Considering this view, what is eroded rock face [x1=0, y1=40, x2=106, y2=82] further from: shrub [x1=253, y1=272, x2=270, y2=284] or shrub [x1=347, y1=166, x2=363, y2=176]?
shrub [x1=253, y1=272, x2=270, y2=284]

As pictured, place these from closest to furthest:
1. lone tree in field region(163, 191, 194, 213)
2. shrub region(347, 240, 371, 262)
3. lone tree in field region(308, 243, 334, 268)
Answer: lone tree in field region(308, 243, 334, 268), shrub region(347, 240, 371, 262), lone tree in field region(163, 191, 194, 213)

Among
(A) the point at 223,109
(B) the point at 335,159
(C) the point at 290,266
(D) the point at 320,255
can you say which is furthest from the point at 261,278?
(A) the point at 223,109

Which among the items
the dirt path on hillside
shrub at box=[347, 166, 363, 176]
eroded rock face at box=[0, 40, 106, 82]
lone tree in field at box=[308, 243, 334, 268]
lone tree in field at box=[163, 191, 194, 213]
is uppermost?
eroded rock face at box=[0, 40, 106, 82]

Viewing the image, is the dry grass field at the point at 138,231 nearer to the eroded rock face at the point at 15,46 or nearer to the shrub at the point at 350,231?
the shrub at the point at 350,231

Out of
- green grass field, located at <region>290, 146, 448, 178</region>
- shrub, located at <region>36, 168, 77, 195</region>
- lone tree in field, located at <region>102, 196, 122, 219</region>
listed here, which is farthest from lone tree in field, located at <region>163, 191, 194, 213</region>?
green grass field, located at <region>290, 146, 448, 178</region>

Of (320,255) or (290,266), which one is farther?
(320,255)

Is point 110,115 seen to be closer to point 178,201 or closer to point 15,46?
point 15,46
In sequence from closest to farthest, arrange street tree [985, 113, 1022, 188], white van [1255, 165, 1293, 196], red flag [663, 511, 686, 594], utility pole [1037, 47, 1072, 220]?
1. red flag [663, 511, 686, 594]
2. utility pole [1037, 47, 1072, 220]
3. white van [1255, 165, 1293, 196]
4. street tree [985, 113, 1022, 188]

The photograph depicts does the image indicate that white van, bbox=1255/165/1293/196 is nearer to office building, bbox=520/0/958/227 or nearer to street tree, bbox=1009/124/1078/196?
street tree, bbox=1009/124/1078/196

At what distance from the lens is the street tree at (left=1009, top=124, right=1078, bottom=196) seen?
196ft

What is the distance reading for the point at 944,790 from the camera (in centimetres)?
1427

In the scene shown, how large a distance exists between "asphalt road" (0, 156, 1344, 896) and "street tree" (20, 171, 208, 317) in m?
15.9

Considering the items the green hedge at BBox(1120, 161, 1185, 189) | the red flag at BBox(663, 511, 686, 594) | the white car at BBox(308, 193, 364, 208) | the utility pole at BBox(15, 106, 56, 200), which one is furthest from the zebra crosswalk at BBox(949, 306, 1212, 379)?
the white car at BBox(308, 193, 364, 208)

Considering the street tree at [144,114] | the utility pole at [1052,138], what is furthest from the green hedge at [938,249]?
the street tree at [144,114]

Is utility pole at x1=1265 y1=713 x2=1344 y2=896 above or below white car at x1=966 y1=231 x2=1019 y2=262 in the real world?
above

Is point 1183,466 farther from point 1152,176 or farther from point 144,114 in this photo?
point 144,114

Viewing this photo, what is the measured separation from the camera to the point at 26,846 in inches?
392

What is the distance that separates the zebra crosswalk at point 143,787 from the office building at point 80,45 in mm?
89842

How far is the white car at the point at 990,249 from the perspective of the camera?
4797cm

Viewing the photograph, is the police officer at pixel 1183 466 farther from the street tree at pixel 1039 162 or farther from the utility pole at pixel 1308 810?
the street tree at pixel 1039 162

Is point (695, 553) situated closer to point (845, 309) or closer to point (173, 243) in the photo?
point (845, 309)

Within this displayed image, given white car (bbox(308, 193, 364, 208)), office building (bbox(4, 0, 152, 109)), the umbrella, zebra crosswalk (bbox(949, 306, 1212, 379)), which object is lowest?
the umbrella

» Task details
Output the part that opens with the line containing "Viewing this photo, what" and runs through the end of the lines as a two-column CSV with the header input,output. Put each line's text and its answer in one row, with each value in a single quoted field and any line breaks replaced by spaces.

» Written response
input,output
"Viewing this photo, what is the measured separation from the camera to the point at 26,846 in inches?","392"
"What is the distance that separates the zebra crosswalk at point 143,787 from the office building at point 80,45 in mm?","89842"
"How far is the white car at the point at 990,249 from the perspective of the camera?","4797cm"
"Viewing the photograph, is the police officer at pixel 1183 466 farther from the street tree at pixel 1039 162 or farther from the utility pole at pixel 1308 810?","the street tree at pixel 1039 162"
"Is point (695, 553) situated closer to point (845, 309) or closer to point (173, 243) in the photo?","point (845, 309)"
"Within this displayed image, given white car (bbox(308, 193, 364, 208)), office building (bbox(4, 0, 152, 109)), the umbrella, zebra crosswalk (bbox(949, 306, 1212, 379)), which object is lowest?","the umbrella"